Sarkozy held over Libyan funding inquiry Nicolas Sarkozy

PARIS. — Former French President Nicolas Sarkozy was being held in police custody yesterday for questioning by magistrates looking into allegations of Libyan funding for his 2007 election campaign, an official in the French judiciary said. It is the first time Sarkozy has been questioned in the inquiry.

A lawyer for Sarkozy could not be reached immediately for comment.

France opened a judicial inquiry in 2013 into allegations that Sarkozy’s successful 2007 election bid benefited from illicit funds from late Libyan leader Muammar Gaddafi.

Libyan officials from the Gaddafi era have claimed they helped finance Sarkozy’s election campaign.

Investigators are examining claims that Gaddafi’s regime secretly gave Sarkozy 50 million euros overall for the 2007 campaign.

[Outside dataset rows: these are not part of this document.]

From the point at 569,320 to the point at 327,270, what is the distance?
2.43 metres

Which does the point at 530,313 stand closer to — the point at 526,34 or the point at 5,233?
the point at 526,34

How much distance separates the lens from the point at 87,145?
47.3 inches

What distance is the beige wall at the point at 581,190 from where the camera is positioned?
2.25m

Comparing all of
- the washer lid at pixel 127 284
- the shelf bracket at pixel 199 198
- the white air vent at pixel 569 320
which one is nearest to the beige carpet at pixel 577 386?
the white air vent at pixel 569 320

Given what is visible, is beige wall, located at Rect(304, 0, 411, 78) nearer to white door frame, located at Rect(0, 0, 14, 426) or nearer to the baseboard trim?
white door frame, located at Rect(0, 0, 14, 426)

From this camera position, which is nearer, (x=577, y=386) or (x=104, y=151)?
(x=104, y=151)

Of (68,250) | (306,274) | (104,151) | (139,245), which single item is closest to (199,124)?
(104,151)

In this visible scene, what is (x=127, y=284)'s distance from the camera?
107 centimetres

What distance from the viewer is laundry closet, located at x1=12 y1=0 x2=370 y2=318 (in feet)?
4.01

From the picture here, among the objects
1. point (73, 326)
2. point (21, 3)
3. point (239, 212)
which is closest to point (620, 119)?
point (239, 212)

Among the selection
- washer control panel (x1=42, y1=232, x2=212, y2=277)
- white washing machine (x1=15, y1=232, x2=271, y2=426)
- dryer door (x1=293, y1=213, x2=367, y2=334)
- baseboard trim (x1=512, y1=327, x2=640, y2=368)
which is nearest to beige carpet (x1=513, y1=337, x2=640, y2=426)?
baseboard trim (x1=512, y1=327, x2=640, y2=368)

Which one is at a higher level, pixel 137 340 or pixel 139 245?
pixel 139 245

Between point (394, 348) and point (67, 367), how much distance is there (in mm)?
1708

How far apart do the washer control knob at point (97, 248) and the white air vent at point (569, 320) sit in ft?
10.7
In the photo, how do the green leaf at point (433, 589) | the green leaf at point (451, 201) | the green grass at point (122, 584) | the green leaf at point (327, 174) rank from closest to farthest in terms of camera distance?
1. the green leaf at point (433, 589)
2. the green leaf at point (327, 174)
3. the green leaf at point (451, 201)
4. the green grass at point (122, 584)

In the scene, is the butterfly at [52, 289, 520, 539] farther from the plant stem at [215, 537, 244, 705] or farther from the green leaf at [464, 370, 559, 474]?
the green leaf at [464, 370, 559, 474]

Such a sum would be more than double the legal campaign funding limit at the time of 21 million euros.

In a video interview with the investigative website Mediapart in November 2016, French-Lebanese businessman Ziad Takieddine said he delivered three suitcases from Libya, containing five million euros in cash, to Sarkozy and his former chief of staff and campaign director, Claude Guéant.

Takieddine said he had given a written deposition to judges detailing three cash handovers between 2006 and 2007 and his meetings with Guéant and Sarkozy.

At no point, he said, did he see the two men look inside the cases after he dropped them off at the Interior Ministry, where Sarkozy was minister at the time.

A former minister and close ally of Sarkozy, Brice Hortefeux, was also being questioned by police yesterday in relation to the Libya investigation, another source close to the probe said.

Sarkozy, who served as president from 2007 to 2012, has always denied receiving any illicit campaign funding and has dismissed the Libyan allegations as “grotesque”.

In January a French businessman suspected by investigators of funnelling money from Gaddafi to finance Sarkozy’s campaign was arrested in Britain and granted bail after he appeared in a London court.

Sarkozy has already been ordered to stand trial in a separate matter concerning financing of his failed re-election campaign in 2012, when he was defeated by Francois Hollande.

Sarkozy had a complex relationship with Gaddafi.

Soon after his election to the presidency, Sarkozy invited the Libyan leader to France for a state visit and welcomed him with high honours. But Sarkozy then put France in the forefront of NATO-led airstrikes against Gaddafi’s troops that helped rebel fighters topple his regime in 2011. — France24/AFP/AP/Reuters/Herald.